Building Leadership Capacity: The Power of Fellowship

L+D Partner Isaiah Noriega

The Leadership + Design fellowship is first and foremost about the people involved. It is a cohort program, and we have learned through our experience that it is the deep relationships that persist. Many fellows continue to meet long after the experience, and after eight years, there are over a hundred alumni out in the world of education doing important work.

The curriculum is rooted in three core areas:

  • How to lead change as a REFLECTIVE CHANGEMAKER.

  • How to solve problems and see the world as a HUMAN-CENTERED DESIGN THINKER.

  • How to lead with the habits, mindset and skills of an OPTIMISTIC FUTURIST.

The Leadership and Design Fellows program is not just a professional development experience for Ryan Welch (Fellow 7.0 and Middle School Head at the New School in Arkansas);it was a turning point, a set of lenses that suddenly made the world come into focus. For Frederique Dupri, (Fellow 7.0, Associate Director of College Guidance at Loomis Chaffee School), she stepped into the L+D fellowship with an acute sense of her natural leadership strengths but without the language or frameworks to fully harness them. When introduced to design thinking on day one of the fellowship convening, it was a completely foreign concept for her. Similarly, the first “futurist” exercise we all participated in felt like being dropped into another world. However, now two years later, everything looks different for Frederique. She now carries a deep confidence in her signature leadership presence, has used design thinking to launch a program supporting first-generation students, and even joined a futurist working group at her school. Along the way, she discovered that creativity wasn’t just a skill she needed to continue to develop, it was the heartbeat of her authentic leadership style, the throughline connecting her growth, her ideas, and her impact on schools, her teams, and her students.

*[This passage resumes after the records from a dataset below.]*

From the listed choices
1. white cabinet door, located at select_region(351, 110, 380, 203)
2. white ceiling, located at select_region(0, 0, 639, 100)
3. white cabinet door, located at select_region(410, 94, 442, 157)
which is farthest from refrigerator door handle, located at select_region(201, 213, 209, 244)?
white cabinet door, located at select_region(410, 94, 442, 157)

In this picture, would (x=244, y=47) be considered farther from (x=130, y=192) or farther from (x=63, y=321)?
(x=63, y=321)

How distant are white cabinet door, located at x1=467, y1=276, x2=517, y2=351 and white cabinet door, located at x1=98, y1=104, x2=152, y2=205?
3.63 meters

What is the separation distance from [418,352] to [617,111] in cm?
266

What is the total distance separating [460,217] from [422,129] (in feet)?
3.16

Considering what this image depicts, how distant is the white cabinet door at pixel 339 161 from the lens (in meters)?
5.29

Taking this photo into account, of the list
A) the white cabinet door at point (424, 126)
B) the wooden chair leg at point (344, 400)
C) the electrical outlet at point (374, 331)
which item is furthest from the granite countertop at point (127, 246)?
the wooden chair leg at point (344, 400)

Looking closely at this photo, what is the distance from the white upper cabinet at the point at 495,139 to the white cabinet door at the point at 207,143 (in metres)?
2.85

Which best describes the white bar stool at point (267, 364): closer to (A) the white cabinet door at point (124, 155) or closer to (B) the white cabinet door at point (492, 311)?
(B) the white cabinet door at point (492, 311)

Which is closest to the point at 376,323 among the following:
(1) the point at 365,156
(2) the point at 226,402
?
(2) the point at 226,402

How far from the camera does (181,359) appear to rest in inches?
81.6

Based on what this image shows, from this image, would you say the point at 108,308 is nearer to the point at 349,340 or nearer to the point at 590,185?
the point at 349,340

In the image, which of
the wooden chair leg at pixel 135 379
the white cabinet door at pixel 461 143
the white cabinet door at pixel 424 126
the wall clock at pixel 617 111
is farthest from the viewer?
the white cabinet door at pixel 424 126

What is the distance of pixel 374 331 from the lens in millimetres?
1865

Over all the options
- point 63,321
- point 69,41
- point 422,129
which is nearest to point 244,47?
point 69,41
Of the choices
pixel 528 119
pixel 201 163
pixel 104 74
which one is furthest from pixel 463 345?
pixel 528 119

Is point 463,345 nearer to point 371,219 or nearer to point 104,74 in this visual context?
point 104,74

Today, it is not an exaggeration to say that she uses the principles and frameworks of L+D every single day.

Before L+D, Ryan was already an ambitious educator. From building programs, hiring teams, solving problems to using design thinking as a pivotal focus of his teaching pedagogy. But the fellowship gave him language for things he had long felt but could not name: the power of curiosity over judgment, the subtle but profound distinction between feedback and evaluation, the ability to step onto the “balcony” and see the whole dance of leadership before stepping back onto the “dance floor” and the weeds of everyday school life. These weren’t just tools for school leadership; they were frames for living. 

What he remembers most vividly isn’t a single activity or book but the way L+D centered relationships first. The L+D facilitators saw people before positions. They created spaces where vulnerability wasn’t just encouraged but modeled. Spaces where heads of school and aspiring leaders sat side by side, stripped of hierarchy, learning together with authenticity and laughter. It felt, as he describes, like a “treehouse” - a place you didn’t want to leave because it felt rare and real.

And when life threw him a curveball, the fellowship gave him the clarity and composure to navigate it with curiosity rather than defensiveness. He describes it like putting on 3D glasses after staring at a blurry image for too long… suddenly, he could see multiple perspectives at once, understand the complexity without losing himself in it, and was able to respond with empathy and wonder.

Now, in a role he calls his “dream job,” he credits L+D for equipping him not just with skills but with a way of being, a way of leading that is relational, reflective, and deeply human.